Jacob's Ladder took a long time to get off the ground. It was written at two or three different homes (there was a time when we moved house more or less for sport), and there was definitely a session at the Linnean. I finished it in what was by then our home, a small house in Barkingside, East London, in a space under the stairs, on a bright yellow desk called ROBIN, from IKEA, reduced from £110 to £45. The space was not just cramped, but open to the distractions of home (Offspring#2 had arrived by then, so we had not one but two count 'em two Offspring, both under five) - but the space proved highly productive. While finishing off Jacob's Ladder I knocked out not only The Science of Middle-Earth but also A Field Guide to Dinosaurs. After that I converted the garage into a much more spacious workspace .... and productivity dropped sharply. I did, however, manage to draft what eventually became the Sigil trilogy.

Not long after that we moved to Cromer. In those days I used to commute to London far more often than I do now. My novel By The Sea was written entirely on the train, originally on an Asus Eee and then an iPad Mk1, in weekly episodes that were published on LabLit.

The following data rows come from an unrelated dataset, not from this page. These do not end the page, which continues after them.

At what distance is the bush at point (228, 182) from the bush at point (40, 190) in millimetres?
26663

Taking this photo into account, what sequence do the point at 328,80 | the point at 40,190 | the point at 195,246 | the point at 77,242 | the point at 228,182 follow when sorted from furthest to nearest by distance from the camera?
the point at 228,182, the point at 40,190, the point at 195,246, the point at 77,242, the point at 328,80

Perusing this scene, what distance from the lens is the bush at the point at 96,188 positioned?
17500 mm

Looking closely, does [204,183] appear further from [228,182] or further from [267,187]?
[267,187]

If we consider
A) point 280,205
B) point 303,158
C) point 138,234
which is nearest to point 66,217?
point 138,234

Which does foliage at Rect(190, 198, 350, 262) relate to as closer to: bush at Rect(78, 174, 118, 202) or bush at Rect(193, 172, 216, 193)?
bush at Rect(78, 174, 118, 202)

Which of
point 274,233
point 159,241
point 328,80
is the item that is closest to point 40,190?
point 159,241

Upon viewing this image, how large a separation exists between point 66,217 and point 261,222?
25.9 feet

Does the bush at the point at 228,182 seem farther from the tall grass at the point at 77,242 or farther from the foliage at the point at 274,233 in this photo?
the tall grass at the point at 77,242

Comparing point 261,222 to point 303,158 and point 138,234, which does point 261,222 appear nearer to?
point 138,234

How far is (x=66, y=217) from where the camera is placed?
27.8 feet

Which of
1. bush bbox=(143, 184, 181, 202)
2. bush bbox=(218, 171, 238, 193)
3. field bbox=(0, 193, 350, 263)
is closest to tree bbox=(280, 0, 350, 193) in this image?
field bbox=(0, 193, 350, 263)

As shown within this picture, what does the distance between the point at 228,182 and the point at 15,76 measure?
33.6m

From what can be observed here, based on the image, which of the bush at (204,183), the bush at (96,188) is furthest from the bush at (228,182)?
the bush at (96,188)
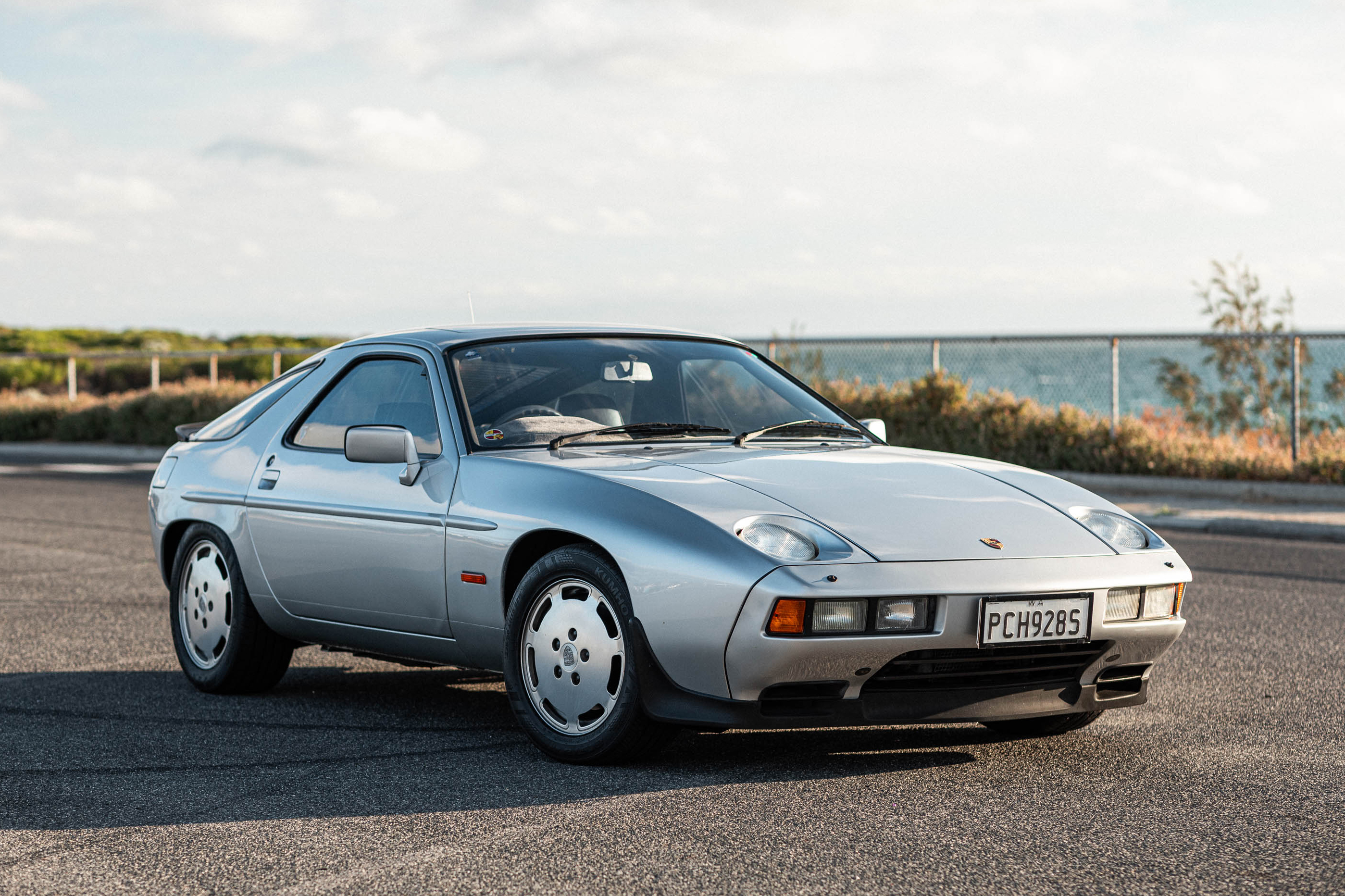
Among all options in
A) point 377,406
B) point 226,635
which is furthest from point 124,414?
point 377,406

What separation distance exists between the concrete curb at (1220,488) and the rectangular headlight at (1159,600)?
10.2 m

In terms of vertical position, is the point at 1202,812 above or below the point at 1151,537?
below

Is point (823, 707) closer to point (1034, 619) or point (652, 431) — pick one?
point (1034, 619)

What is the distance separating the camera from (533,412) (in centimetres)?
595

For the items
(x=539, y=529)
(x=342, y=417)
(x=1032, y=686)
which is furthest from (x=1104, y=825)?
(x=342, y=417)

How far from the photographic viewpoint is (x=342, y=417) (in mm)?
6480

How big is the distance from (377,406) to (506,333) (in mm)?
609

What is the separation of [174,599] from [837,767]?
10.9ft

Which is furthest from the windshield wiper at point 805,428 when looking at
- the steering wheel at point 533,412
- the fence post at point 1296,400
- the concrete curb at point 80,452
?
the concrete curb at point 80,452

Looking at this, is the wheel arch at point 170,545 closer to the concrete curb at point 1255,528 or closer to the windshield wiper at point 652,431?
the windshield wiper at point 652,431

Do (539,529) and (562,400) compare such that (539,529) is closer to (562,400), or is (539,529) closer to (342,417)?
(562,400)

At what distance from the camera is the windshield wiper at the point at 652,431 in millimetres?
5789

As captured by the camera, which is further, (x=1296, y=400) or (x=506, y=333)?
(x=1296, y=400)

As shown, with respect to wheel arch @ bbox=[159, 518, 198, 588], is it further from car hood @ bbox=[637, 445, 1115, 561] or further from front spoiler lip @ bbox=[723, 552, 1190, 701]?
front spoiler lip @ bbox=[723, 552, 1190, 701]
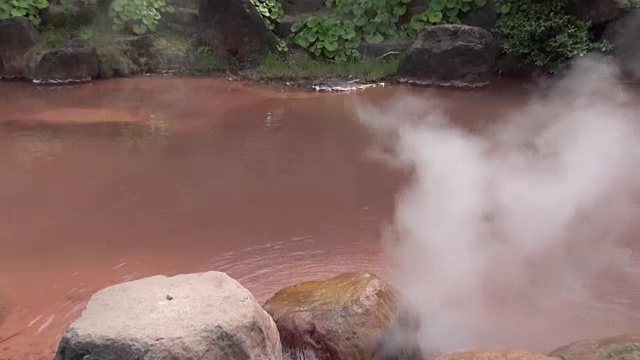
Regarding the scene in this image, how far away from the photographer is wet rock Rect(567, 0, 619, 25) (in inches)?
358

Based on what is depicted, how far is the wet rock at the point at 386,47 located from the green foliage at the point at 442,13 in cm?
30

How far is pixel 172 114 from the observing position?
308 inches

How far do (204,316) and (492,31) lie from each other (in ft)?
27.4

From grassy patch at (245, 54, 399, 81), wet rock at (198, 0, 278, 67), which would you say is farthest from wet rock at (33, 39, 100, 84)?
grassy patch at (245, 54, 399, 81)

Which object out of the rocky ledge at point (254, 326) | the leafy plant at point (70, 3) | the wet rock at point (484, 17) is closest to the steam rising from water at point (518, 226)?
the rocky ledge at point (254, 326)

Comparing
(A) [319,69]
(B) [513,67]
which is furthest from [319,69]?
(B) [513,67]

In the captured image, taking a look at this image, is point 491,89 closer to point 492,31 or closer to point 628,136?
point 492,31

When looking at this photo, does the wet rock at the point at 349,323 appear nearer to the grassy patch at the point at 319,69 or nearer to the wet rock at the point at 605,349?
the wet rock at the point at 605,349

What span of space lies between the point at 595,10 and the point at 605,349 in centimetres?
762

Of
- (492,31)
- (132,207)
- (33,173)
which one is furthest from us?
(492,31)

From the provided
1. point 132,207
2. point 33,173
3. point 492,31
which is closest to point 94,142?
point 33,173

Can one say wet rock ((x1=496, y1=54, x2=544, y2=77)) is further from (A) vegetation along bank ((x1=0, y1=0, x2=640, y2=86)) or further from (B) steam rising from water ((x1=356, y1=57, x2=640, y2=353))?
(B) steam rising from water ((x1=356, y1=57, x2=640, y2=353))

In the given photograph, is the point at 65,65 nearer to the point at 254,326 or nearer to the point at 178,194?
the point at 178,194

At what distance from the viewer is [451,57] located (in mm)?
9156
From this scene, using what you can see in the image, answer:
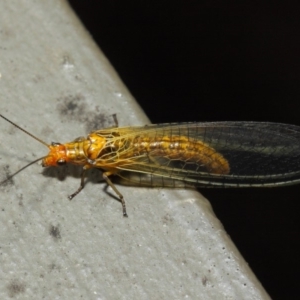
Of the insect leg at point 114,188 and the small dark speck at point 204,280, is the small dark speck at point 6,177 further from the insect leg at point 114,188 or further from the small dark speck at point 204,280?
Result: the small dark speck at point 204,280

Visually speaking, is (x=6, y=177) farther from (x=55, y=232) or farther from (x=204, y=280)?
(x=204, y=280)

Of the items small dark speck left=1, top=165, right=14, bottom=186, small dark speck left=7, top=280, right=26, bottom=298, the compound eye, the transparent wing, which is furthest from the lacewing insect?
small dark speck left=7, top=280, right=26, bottom=298

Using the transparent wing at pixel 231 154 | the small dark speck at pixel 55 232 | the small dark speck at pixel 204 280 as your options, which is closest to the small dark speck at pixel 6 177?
the small dark speck at pixel 55 232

My first office in Cromer was a tiny cupboard under the stairs, (although this time it had a door and a window), but this extremely uncomfortable podule generated The Accidental Species, by far my most commercially successful book. Can you see a pattern emerging? My current workspace, to be fair, hasn't been so bad, having produced not only Across The Bridge but almost half of 30-Second Biology. And I am gearing up for two more projects. one of which is almost complete and was substantially drafted in cafes, on trains and hotels... on an iPad Mk2 with a bluetooth keyboard, now my favourite go-anywhere device.

The moral of this story is, I think, that the environment of a writer's room is really only secondary to what goes on inside a writer's head.